In later years, the sheer number of cases combined with an attrition of investigators and researchers made such meetings to examine every report problematic."

It seems to me that what Ufology suffers from is not enough boots on the ground and no real financial support or shared passions to continue the level of detailed investigation that the phenomenon gave birth to. It seems to me that there is a generational transformation taking place in the field, as while sightings appear to be on the rise, the number of people needed to critically study them are waning. There just does not seem to be the same degree of interest in the field and that contemporary interests are more pacified with watching vine videos and typing out snappy twitter responses.

Seeing a UFO just doesn't have the same cache that it used to. Maybe it's just a common feature of life in the 21st century?

This report closes with some brief snapshots of some excellent Canadian cases that you never heard of before.
 
25 years! That's an impressive body of data, and they've stuck with it longer than Project Blue Book. I really like that they stand firm on collecting and presenting the data without offering speculating on just what is being seen.
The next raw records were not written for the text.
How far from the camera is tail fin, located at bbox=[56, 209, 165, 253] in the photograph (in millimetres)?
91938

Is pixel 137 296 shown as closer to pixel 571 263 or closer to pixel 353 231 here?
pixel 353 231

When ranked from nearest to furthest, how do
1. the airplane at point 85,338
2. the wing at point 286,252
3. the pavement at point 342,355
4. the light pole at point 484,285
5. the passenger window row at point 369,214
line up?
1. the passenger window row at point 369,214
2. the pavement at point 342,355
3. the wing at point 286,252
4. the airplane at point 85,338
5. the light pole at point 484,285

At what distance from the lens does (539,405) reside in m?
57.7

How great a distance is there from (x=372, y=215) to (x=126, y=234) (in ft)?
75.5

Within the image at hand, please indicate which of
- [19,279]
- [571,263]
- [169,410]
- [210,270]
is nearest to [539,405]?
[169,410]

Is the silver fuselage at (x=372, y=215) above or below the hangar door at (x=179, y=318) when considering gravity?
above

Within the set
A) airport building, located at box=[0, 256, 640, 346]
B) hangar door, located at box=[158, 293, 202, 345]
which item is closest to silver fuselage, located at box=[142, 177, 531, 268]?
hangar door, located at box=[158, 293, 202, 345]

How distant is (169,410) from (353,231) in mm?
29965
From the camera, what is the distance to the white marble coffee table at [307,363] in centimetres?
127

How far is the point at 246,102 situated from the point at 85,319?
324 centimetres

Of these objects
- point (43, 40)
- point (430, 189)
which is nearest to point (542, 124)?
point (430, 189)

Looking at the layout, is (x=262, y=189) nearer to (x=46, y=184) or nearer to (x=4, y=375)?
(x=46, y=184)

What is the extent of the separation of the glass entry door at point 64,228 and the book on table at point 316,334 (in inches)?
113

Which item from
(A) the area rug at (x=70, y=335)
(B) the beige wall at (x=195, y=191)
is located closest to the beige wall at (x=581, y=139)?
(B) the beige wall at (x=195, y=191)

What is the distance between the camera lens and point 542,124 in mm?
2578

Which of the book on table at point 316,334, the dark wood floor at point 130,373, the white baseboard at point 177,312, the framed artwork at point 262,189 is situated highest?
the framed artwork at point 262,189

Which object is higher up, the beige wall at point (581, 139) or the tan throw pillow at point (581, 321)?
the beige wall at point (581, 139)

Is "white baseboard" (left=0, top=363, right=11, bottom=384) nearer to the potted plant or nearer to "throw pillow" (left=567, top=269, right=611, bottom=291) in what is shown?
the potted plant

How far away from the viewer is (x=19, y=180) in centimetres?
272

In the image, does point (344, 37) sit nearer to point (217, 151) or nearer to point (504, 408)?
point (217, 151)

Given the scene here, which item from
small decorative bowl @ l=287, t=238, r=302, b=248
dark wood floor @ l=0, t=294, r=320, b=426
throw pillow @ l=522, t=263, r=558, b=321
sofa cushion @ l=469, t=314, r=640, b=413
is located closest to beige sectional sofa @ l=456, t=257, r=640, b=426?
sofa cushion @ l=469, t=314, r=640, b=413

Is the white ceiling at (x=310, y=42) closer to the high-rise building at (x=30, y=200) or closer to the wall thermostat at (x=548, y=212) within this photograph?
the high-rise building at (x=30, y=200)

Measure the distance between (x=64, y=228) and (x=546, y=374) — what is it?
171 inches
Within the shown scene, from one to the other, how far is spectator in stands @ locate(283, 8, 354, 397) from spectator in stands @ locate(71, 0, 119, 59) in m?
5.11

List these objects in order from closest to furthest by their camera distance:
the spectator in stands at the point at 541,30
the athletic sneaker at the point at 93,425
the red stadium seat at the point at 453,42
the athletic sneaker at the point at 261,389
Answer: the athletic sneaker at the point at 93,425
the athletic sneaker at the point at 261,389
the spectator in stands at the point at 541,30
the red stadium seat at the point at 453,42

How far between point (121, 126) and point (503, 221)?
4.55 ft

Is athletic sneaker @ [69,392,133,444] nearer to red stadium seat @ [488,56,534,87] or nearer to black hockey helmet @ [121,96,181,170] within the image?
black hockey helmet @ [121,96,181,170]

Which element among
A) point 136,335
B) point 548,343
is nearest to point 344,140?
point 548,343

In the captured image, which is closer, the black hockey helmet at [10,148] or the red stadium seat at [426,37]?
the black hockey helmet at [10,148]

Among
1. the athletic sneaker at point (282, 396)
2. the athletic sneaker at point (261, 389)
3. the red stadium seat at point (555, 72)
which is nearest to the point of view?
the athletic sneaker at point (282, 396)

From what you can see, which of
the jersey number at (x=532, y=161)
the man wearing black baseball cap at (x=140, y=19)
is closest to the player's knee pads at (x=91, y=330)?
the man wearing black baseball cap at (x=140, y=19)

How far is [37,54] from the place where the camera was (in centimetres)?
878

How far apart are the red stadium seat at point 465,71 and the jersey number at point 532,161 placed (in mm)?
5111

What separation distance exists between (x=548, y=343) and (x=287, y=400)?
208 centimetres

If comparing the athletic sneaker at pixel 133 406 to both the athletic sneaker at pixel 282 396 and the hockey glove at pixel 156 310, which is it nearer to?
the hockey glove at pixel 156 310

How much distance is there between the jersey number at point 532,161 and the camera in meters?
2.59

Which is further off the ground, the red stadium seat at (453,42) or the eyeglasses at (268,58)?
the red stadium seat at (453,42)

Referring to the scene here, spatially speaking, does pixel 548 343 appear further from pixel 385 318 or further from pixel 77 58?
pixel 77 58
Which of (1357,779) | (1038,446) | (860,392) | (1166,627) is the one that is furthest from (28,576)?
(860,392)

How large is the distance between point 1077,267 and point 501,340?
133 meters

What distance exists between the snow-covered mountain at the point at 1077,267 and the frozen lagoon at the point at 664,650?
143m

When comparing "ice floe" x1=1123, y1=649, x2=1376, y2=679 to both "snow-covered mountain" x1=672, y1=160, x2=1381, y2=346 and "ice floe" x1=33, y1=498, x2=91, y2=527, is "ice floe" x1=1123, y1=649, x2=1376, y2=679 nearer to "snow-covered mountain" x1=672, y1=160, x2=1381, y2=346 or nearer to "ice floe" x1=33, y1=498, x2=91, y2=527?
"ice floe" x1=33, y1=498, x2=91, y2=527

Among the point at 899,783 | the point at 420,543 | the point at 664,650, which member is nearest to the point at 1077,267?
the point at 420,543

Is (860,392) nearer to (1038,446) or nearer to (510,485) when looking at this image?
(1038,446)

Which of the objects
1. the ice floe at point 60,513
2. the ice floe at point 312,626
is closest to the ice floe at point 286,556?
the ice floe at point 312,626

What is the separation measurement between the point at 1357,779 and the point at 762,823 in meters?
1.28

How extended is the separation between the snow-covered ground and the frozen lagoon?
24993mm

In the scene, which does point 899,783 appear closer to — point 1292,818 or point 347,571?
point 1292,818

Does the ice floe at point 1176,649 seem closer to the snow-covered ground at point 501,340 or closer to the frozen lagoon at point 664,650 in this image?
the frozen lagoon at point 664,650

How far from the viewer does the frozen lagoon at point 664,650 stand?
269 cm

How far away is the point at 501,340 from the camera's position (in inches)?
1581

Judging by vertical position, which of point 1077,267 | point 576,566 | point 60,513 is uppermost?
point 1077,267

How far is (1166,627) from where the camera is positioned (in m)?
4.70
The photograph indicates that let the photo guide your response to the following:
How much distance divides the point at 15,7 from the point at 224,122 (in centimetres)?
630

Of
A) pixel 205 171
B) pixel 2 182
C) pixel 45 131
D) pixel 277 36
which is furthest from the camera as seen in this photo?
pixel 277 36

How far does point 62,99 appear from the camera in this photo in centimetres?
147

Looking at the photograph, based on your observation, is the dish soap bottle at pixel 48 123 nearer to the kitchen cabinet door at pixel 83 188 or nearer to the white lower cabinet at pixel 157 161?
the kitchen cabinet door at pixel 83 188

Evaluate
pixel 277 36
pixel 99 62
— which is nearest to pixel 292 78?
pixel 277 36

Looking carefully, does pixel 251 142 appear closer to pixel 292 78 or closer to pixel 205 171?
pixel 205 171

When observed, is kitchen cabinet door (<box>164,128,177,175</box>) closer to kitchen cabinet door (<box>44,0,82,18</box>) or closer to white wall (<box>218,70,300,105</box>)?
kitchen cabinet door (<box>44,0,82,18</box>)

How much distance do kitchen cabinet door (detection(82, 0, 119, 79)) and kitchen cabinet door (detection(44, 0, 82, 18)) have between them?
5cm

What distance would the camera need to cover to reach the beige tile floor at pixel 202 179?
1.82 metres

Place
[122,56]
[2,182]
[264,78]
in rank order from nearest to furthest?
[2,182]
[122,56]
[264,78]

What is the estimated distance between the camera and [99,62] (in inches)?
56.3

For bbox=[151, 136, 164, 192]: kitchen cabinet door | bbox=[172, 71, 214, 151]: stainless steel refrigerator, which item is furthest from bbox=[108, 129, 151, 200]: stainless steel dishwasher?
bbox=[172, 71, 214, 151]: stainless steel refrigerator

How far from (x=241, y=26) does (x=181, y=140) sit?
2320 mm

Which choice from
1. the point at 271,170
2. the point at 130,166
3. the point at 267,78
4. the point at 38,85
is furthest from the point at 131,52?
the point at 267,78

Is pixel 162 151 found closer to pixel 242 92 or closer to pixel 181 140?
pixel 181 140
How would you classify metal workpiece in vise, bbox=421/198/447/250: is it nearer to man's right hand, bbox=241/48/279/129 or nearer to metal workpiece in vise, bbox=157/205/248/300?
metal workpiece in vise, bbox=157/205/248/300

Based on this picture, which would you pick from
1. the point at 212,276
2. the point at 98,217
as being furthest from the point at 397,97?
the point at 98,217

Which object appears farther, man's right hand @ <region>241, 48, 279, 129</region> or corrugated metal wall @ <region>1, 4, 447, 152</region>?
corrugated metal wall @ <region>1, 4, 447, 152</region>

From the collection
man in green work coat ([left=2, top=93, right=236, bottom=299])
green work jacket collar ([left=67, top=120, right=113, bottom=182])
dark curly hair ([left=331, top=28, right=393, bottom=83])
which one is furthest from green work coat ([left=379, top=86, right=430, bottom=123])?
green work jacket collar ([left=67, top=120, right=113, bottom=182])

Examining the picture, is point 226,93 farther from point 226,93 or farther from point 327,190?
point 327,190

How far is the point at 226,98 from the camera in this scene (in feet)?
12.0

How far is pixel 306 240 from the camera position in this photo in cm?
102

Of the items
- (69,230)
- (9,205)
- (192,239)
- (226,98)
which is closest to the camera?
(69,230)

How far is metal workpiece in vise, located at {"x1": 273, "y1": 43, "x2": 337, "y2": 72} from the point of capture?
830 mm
One thing that troubles me about the study (and UFO studies in general) is that we only get data from people who choose to report them. Apparently only about 1 in 10 people will actually report ther sightings, so we're relying on random data. I think it would be interesting to launch a network of volunteer skywatchers spread across a continent, each taking short shifts on an organized basis. They'd be bound to see something interesting, even if it was just common meterological events. I think something could belearned from running such an experiment, even if not much was seen.
 
Hi Sentry and Burnt State:

Over the 25 years of the Survey, we saw a lot of researchers come and go. The UFO field really likes to chew up and spit out people over time. People go all hard core but then burn out and disappear. This made collecting reports from across the country challenging at times, and has also likely skewed the data, at least in the early years. There were times when we didn't have a single active researcher in an entire province for people to report their sightings to. On the other hand, there would be times where you would have a province like BC where there would be multiple active researchers. This at least partially explains why BC has had so many sightings. With the internet, this effect maybe isn't as important now as it was back in the 1980s and early 1990s, when people had to actively search out an investigator to report a sighting to. Now they just go online.

The fact that it is easier now to report a sighting begs the question of whether or not the old one in ten rule still applies. From the handful of statistical surveys that were conducted here in Canada over the years, as well as in the U.S., and if I remember correctly the (admittedly unscientific) survey UFOROM did years ago do seem to suggest that at least in the past, the rule seemed to be roughly true. With the advent of the internet, and how easy it is to not only report a sighting but to do so relatively anonymously, could we not be seeing a much larger percentage of sightings actually being reported. From 154 in 1989 to almost 2,000 in 2012 is quite a change. I can't help but think some of that is due to a greater percentage of people reporting. But who knows without some new polls being done. Perhaps around Halloween we will see something new, since that seems to be the time when the pollsters like to trot out the UFO, ghost, and Sasquatch questions.

Geoff Dittman
 
I got a request from a reporter to send him a copy of the database for him to play around with. It is great to see a reporter take that much interest in the subject. Very rare.

Geoff
 
It's always the probing that gets the easy laughs. Ironically, there's no real conviction expressed in the report that it's all about aliens.